電機大手の回答状況をボードに書き込む金属労協の職員=15日午前、東京都中央区(代表撮影)

電機大手の回答状況をボードに書き込む金属労協の職員=15日午前、東京都中央区(代表撮影)

  • 2023年春闘の集中回答日を迎え、記者会見する金属労協の金子晃浩議長(中央)=15日午後、東京都中央区
  • 製造系中小企業が加盟する産業別労働組合JAMの事務所でホワイトボードに回答状況を記入する職員=15日午前、東京都港区

 2023年春闘は15日、大手製造業の集中回答日を迎え、過去最高水準の要求に対し満額回答で応じる企業が相次いだ。
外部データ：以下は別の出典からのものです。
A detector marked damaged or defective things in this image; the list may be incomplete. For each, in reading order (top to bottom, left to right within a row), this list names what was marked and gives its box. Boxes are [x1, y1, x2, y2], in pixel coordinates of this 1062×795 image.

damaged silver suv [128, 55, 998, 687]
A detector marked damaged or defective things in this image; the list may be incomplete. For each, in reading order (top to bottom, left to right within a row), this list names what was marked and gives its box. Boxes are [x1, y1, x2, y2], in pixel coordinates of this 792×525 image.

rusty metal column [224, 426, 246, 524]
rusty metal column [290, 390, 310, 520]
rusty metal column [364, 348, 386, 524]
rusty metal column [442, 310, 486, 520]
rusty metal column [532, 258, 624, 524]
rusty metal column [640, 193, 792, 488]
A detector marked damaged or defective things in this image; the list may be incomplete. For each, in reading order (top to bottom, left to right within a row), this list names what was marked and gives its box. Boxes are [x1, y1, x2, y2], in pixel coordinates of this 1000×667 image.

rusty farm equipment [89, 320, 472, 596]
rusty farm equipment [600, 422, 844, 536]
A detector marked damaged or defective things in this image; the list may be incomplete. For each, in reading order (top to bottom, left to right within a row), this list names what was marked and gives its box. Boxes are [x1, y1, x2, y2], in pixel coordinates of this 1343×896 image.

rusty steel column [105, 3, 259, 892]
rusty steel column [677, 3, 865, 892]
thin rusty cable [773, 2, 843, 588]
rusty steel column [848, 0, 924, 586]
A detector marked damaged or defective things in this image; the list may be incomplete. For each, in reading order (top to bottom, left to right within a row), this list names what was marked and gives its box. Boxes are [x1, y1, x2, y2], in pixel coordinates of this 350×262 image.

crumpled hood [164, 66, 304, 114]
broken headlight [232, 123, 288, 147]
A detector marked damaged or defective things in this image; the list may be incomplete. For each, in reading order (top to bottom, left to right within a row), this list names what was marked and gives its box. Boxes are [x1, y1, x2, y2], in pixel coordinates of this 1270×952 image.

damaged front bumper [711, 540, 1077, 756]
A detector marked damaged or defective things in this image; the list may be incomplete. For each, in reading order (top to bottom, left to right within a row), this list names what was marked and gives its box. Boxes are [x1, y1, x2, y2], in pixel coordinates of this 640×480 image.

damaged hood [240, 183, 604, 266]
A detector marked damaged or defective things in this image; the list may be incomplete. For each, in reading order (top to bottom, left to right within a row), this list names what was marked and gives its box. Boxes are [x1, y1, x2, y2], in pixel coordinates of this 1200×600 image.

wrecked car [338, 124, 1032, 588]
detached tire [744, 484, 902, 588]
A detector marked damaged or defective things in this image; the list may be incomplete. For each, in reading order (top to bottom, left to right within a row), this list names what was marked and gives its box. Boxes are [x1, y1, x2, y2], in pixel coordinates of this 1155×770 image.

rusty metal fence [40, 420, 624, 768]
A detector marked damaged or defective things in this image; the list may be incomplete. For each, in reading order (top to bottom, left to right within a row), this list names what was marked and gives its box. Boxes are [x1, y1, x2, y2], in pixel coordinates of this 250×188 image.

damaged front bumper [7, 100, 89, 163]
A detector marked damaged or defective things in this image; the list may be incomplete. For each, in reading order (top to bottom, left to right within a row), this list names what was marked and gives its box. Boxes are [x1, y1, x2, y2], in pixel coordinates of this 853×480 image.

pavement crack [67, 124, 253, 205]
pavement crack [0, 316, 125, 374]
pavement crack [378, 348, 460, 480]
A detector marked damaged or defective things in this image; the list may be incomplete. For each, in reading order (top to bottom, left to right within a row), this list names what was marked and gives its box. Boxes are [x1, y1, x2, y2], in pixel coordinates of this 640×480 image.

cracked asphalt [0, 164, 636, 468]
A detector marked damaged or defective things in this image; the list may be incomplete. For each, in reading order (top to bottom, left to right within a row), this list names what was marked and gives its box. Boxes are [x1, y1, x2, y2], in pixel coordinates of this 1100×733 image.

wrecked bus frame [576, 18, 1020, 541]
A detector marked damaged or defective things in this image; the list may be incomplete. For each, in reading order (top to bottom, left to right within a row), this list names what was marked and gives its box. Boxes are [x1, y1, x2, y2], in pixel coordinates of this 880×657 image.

歴史的な物価上昇局面で、優秀な人材を囲い込むため早々に賃上げを表明する例も目立ち、「異例の春闘だ」(労働組合関係者)との声が上がる。日本全体で物価上昇に負けない賃上げを実現できるのか。今後、中小企業の労使交渉に焦点が移る。
 ▽自動車口火で相乗効果
 口火を切ったのは大手自動車。トヨタ自動車やホンダは、労組側が要求書を提出した翌週には満額を回答、交渉は2月中に事実上決着した。日産自動車や三菱自動車も集中回答日を待たずに満額を表明した。
 電機連合は25年ぶりの高水準となる月7000円のベースアップ(ベア)要求を掲げたが、大手各社は15日、そろって満額を回答した。自動車や電機などの産業別労組が加盟する金属労協の金子晃浩議長は同日の記者会見で、「産業間の連携で相乗効果を発揮できた」と、自動車の先行回答を高く評価した。
 大手電機の満額ラッシュについて、日本電機工業会の小笠原浩会長は、人材獲得競争の激化により「電機だけ遅れるわけにはいかないというのもどこかで働いていると思う」と分析。初任給を1万~2万5000円と大幅に引き上げる企業も目立ち、電機連合の神保政史中央執行委員長は「(賃金の)底上げにもつながる」と期待感を示した。

 ▽継続的な賃上げを
 賃上げの流れを経済の好循環につなげるには、雇用の7割を占める中小企業の動向がカギを握る。食品機械などを手掛けるフジワラテクノアート(岡山市)は、既にベアを含め4%程度の賃上げを決めた。藤原加奈副社長は「(人材確保のため)賃上げは将来への大きな投資だ」と話す。
 金属産業の中小企業が多く加盟する産別労組JAMによると、現段階での賃上げ率は4.5%に上る。回答は大手が先行しているが、安河内賢弘会長は「足元の物価上昇を超える回答が得られた」と強調。その上で、「満額回答の流れを中小でもつくっていきたい」と話す。
 ただ、大企業と比べ中小の経営環境は厳しい。原材料費や電気代の高騰が続く一方、製品価格へのコスト転嫁は十分に進んでおらず、石川県の繊維関連企業カジグループを率いる梶政隆氏は「(賃上げの)原資が全くない状況だ」と吐露する。
 JAMによると、中小のベア回答は500~9000円と「二極化」している。加盟労組の7割を中小が占める流通・繊維などの産別労組UAゼンセンの松浦昭彦会長は「(交渉は)順風満帆ではない」と、厳しい見通しを示す。
 野村総合研究所の木内登英エグゼクティブ・エコノミストは、賃上げが相次ぐ今春闘について「企業の行動が構造的に変わったためではない」と指摘し、物価上昇が鈍化すれば機運もしぼむと見る。労働問題に詳しい日本総合研究所の山田久副理事長は「重要なのは来年以降も賃上げが継続的に行われること。そのための仕組みづくりが大事だ」と話している。